LINFADENITE CASEOSA EM REBANHOS OVINOS NO ESTADO DE MINAS GERAIS, BRASIL: PREVALÊNCIA E INFORMAÇÕES DE MANEJO

 

Alessandro de Sá Guimarães1; Núbia Seyffert2, Aurora Maria Guimarães Gouveia3, Andrey Pereira Lage3, Ricardo Wagner Dias Portela4, Roberto Meyer4, Vasco Ariston de Carvalho Azevedo5, Filipe Borges do Carmo1, Juliano César Minardi Cruz1,Marcos Bryan Heinemann6

 

1. Médico Veterinário, doutorando da Escola de Veterinária, Universidade Federal de Minas Gerais – UFMG.

2. Médico Veterinário, doutoranda do Instituto de Ciências Biológicas, UFMG.

3. Médico Veterinário, MSc, DSc, Professor da Escola de Veterinária, UFMG.

4. Médico veterinário, Dr., Prof. do Curso de Medicina Veterinária da Universidade Federal da Bahia, – UFBA.

5. Médico Veterinário, MSc, DSc, Professor do Instituto de Ciências Biológicas, UFMG.

6. Médico Veterinário, MSc, DSc, Professor, Departamento de Medicina Veterinária Preventiva, Escola de Veterinária, Universidade Federal de Minas Gerais – UFMG. Av. Antônio Carlos 6627, Caixa Postal 567, CEP 30123-970, Belo Horizonte, MG Fone: +55 31 3221-6966.

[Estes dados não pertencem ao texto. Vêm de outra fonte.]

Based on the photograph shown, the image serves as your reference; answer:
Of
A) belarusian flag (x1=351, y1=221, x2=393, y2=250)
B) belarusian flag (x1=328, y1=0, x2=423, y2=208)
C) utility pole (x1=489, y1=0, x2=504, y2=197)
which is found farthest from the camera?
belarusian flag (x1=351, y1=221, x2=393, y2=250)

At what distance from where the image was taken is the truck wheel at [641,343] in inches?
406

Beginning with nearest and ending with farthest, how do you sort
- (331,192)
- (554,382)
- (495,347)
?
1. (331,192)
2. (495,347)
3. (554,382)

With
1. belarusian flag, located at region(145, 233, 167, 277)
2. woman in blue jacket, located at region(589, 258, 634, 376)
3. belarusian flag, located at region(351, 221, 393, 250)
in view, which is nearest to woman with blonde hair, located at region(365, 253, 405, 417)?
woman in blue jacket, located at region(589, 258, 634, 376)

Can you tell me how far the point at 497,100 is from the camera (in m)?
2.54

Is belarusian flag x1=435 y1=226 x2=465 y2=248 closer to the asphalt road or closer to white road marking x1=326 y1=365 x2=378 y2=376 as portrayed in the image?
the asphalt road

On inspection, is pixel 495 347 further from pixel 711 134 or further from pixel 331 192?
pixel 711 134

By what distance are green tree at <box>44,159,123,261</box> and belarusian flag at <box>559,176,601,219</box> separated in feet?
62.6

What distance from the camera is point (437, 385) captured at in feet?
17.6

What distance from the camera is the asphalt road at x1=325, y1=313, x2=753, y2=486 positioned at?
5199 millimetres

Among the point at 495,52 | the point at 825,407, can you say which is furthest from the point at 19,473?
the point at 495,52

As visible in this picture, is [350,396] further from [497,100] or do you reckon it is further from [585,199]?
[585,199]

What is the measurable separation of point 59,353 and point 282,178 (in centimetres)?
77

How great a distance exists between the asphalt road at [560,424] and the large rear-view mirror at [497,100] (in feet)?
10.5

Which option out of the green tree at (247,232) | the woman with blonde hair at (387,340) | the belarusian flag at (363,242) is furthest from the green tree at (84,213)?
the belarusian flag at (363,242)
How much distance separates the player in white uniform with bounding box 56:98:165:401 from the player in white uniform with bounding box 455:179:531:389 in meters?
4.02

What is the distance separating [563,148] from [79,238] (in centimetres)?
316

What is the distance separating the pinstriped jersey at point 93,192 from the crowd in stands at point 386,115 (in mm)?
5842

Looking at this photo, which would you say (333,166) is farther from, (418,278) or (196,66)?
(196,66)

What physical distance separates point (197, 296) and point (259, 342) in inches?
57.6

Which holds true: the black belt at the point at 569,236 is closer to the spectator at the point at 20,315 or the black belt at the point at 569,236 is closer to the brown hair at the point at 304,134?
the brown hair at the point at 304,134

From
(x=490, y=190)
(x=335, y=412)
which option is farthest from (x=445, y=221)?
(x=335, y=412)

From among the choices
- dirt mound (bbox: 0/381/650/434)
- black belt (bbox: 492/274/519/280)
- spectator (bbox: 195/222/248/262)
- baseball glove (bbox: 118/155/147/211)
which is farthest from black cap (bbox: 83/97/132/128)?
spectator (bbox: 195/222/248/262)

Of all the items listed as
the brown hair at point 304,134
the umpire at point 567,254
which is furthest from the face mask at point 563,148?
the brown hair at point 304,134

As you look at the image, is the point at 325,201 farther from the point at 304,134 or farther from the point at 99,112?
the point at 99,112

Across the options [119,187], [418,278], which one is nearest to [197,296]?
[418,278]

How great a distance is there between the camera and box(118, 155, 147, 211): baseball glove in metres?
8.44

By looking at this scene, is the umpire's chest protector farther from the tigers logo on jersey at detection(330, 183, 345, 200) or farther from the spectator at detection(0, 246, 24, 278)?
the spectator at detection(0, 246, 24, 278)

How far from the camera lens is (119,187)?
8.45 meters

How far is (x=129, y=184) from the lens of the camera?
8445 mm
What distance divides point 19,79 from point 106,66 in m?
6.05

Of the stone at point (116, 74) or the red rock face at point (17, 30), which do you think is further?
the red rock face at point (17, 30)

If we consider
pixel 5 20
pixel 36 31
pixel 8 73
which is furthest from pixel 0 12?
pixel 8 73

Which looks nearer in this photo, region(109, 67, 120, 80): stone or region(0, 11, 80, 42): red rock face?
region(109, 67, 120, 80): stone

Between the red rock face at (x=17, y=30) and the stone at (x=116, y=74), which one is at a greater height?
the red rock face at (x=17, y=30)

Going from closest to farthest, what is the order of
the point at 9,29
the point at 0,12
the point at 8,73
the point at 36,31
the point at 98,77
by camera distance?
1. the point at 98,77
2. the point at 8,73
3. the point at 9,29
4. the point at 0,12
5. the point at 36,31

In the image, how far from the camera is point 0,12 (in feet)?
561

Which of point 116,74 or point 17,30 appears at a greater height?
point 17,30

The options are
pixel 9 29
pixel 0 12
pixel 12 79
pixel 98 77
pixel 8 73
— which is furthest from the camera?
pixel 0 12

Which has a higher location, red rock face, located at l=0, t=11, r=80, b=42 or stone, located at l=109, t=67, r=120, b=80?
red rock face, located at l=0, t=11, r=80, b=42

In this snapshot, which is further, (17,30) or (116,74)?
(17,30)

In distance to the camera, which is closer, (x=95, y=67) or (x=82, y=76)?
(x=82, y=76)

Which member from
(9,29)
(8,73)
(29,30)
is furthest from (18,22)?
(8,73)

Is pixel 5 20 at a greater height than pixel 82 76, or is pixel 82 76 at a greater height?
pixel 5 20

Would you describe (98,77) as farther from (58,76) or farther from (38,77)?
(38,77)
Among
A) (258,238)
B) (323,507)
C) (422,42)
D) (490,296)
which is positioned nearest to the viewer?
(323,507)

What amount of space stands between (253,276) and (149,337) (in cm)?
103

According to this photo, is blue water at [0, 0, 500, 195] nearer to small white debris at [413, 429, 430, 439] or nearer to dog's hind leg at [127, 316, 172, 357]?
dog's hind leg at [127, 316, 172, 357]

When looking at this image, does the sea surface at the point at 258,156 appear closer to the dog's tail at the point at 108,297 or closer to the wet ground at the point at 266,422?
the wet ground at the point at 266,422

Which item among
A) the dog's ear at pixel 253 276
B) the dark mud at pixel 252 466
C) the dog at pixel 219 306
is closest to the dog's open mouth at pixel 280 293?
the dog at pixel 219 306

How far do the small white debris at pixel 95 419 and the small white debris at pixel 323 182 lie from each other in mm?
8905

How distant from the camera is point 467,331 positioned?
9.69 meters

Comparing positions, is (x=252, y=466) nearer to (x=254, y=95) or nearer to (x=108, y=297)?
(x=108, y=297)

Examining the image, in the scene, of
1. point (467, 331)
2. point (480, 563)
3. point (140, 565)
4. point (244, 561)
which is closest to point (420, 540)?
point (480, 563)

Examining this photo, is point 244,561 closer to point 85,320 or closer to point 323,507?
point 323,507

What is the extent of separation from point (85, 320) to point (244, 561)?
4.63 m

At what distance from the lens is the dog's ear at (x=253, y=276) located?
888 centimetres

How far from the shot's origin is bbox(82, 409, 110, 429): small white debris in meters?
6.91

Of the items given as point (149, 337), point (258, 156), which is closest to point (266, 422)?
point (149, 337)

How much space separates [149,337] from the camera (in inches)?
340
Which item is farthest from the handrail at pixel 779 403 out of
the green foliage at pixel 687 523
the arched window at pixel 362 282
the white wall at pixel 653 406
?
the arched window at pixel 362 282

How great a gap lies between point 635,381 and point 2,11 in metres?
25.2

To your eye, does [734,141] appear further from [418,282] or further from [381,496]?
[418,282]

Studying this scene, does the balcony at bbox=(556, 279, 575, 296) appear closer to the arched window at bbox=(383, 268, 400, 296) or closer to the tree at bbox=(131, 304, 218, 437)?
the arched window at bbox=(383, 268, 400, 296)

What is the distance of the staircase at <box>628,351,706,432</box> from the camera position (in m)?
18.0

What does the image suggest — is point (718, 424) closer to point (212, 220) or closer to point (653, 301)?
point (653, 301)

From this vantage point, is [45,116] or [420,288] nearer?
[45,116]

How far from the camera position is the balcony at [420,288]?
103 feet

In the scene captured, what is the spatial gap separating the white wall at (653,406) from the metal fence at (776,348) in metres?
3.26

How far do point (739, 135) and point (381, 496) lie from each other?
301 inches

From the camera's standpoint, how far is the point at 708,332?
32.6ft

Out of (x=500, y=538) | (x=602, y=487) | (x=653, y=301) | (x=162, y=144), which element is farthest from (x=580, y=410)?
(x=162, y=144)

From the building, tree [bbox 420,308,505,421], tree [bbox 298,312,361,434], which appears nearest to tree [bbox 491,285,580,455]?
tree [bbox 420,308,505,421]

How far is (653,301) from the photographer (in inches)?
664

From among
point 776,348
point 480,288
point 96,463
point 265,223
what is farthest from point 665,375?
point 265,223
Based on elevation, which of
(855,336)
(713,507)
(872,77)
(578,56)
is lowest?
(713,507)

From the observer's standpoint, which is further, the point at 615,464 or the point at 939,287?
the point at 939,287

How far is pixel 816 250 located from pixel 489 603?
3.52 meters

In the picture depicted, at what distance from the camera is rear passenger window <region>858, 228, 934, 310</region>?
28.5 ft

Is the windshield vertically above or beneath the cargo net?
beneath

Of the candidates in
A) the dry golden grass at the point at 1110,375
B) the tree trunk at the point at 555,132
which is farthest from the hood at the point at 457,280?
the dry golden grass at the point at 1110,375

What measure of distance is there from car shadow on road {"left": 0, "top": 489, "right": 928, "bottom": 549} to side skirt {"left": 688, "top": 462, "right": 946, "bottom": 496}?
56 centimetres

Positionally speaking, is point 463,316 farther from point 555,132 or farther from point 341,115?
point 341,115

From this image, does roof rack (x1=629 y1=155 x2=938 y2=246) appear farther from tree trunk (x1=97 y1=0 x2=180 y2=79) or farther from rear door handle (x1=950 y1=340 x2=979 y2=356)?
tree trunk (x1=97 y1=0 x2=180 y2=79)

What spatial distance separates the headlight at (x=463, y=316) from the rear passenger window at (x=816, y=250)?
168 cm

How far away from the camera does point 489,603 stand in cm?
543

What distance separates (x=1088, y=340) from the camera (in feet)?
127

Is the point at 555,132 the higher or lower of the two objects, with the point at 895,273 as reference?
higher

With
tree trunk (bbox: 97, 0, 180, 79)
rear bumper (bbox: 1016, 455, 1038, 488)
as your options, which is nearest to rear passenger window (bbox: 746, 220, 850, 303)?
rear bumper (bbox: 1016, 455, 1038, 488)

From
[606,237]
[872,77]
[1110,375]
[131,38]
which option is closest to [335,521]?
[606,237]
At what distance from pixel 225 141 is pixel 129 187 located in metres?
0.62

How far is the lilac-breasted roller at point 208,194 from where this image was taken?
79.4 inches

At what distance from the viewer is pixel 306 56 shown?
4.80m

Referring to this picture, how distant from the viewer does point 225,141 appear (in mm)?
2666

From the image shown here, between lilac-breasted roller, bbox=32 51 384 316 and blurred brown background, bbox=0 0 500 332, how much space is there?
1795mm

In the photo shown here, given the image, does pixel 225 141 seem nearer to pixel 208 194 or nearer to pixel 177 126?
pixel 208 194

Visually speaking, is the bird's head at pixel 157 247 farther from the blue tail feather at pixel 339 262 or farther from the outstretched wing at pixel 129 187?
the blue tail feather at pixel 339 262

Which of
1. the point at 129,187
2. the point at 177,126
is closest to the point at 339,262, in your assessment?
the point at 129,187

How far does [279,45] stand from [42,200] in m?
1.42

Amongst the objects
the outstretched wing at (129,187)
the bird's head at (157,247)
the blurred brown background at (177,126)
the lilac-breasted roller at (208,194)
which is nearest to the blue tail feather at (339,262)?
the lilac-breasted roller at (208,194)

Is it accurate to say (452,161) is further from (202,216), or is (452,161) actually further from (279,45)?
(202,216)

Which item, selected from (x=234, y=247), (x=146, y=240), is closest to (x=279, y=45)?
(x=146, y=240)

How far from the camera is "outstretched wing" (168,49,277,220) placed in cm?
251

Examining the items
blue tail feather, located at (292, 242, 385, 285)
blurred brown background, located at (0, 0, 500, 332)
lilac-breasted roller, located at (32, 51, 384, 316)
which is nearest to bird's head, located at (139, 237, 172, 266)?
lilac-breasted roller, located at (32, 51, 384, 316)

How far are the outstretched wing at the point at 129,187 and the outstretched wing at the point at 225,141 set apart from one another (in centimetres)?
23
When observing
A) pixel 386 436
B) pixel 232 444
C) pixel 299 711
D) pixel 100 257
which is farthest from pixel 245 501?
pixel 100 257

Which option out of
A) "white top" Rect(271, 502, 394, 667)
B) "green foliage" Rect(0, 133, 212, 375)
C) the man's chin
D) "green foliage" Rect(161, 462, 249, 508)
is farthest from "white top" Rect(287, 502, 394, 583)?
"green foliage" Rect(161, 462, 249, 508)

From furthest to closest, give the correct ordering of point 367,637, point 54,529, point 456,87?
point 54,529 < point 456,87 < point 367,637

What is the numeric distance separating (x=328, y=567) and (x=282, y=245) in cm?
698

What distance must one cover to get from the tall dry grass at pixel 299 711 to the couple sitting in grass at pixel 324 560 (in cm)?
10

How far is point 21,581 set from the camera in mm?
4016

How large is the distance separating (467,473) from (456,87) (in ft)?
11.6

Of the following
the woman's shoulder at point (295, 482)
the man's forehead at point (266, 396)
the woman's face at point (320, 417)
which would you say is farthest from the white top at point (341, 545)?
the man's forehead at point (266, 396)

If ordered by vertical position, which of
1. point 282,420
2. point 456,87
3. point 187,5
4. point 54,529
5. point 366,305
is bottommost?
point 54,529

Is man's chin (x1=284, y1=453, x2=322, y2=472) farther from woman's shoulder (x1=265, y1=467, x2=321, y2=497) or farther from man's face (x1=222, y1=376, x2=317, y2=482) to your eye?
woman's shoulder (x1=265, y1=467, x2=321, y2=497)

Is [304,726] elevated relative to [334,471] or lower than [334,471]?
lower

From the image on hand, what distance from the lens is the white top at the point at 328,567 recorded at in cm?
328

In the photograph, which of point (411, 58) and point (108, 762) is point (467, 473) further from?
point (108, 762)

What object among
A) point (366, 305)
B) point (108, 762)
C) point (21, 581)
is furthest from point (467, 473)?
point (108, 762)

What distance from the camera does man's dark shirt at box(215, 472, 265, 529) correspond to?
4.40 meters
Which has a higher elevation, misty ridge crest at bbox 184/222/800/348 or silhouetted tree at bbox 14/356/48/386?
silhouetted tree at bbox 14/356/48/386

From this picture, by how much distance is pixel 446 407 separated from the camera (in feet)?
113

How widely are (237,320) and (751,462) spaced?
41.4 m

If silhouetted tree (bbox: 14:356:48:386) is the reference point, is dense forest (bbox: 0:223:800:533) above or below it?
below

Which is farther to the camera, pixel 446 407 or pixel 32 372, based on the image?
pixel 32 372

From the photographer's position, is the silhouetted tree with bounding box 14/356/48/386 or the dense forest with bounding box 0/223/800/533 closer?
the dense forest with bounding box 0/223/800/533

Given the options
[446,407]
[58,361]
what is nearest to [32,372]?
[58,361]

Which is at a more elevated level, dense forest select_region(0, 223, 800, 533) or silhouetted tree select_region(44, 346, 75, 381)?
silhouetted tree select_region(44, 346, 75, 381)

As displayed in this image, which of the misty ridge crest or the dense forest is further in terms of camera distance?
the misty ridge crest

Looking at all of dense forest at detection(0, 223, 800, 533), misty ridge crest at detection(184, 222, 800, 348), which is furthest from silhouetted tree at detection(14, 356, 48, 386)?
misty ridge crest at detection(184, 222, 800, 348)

E-mail: mabryan@vet.ufmg.br (autor correspondente)

 

PALAVRAS-CHAVE: Corynebacterium pseudotuberculosis, epidemiologia, ovinos

 

ABSTRACT

 

CASEOUS LYMPHADENITIS IN SHEEP FLOCKS FROM MINAS GERAIS, BRAZIL: PREVALENCE AND MANAGEMENT SURVEYS

Corynebacterium pseudotuberculosis (Cp) is the etiological agent of caseous lymphadenitis (CL) and an economically important disease that affects sheep. Seroprevalence of pseudotuberculosis and risk factors associated with CL were studied in sheep herds from Minas Gerais, Brazil. Blood samples were collected from 642 sheep from 97 flocks and sera was tested for antibodies by ELISA. A questionnaire was applied in order to gather information about the farm, flock, and animals, such as breed, sex and age. This is the first seroepidemiological survey for CL in sheep flocks from Minas Gerais. Estimated animal prevalence was 70,9% (95% CI: 64,7 - 77,0%) and prevalence of infected flocks was 95,9% (95% CI: 89,8 - 98,9%). These values were considerably higher than those predicted in the questionnaire. Seropositivity frequency in sheep sera varied significantly depending on breed (P=0,021), and age (P=0,049), and the highest rates were observed in animals older than 12 months.

KEYWORDS: Corynebacterium pseudotuberculosi, epidemiology, sheep

 

INTRODUÇÃO

A linfadenite caseosa (LC) é uma doença crônica supurativa que afeta principalmente caprinos e ovinos e tem como agente etiológico o Corynebacterium pseudotuberculosis. Causas consideráveis prejuízos econômicos como condenação de peles e carcaças por abscessos, até perdas expressivas em eficiência na reprodução, na produção de lã, carne e leite. Infecções subclínicas também são importantes, pois possibilitam a disseminação do C. pseudotuberculosis intra- e inter-rebanhos. A dificuldade de erradicá-la decorre da fraca resposta aos antibióticos, da habilidade do agente em persistir no meio ambiente e das limitações em detectar animais infectados pelos sinais clínicos ou testes sorológicos (WILLIAMSON, 2001).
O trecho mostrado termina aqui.